TASK OBJECTIVE: Each line of the data below between the one containing "Black Eyed Peas" and the one containing "Medium Klara Shoulder", both included, is to be repeated exactly. Please omit pictures.
*** Opening RECORDS FOR THE TASK ***
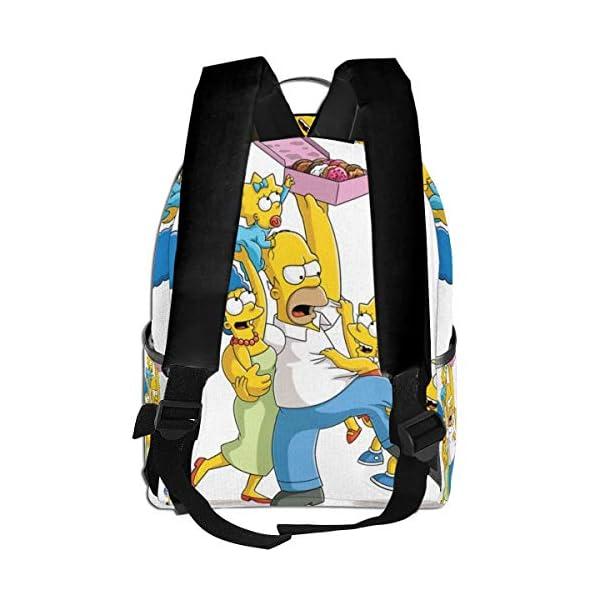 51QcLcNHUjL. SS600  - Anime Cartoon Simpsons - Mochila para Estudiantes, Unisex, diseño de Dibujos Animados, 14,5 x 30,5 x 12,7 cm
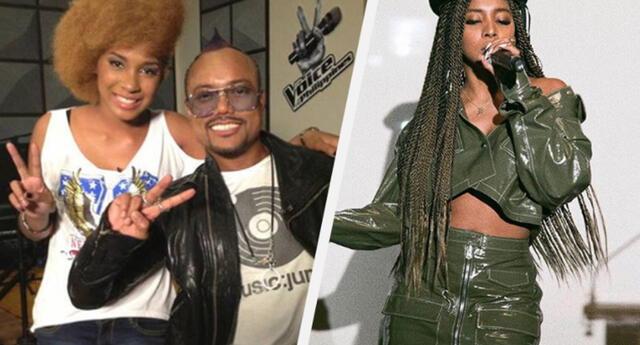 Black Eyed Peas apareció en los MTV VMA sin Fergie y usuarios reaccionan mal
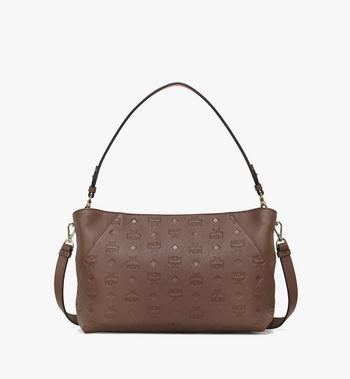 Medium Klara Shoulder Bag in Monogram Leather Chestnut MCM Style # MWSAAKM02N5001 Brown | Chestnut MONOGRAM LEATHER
*** Closing RECORDS FOR THE TASK ***
*** Opening RECORDS FOR THE TASK ***
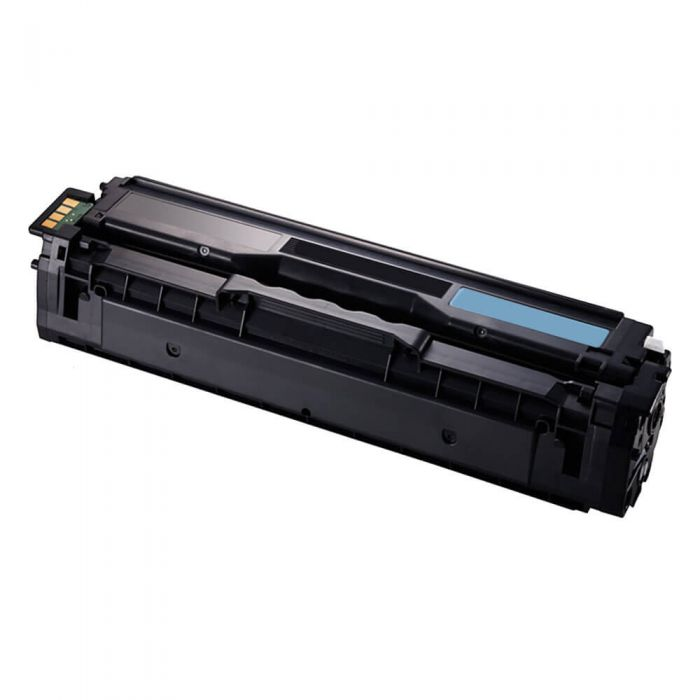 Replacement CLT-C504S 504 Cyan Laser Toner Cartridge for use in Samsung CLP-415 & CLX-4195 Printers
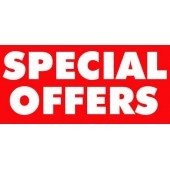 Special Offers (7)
*** Closing RECORDS FOR THE TASK ***
RESPONSE BELOW:
 Black Eyed Peas apareció en los MTV VMA sin Fergie y usuarios reaccionan mal
 Medium Klara Shoulder Bag in Monogram Leather Chestnut MCM Style # MWSAAKM02N5001 Brown | Chestnut MONOGRAM LEATHER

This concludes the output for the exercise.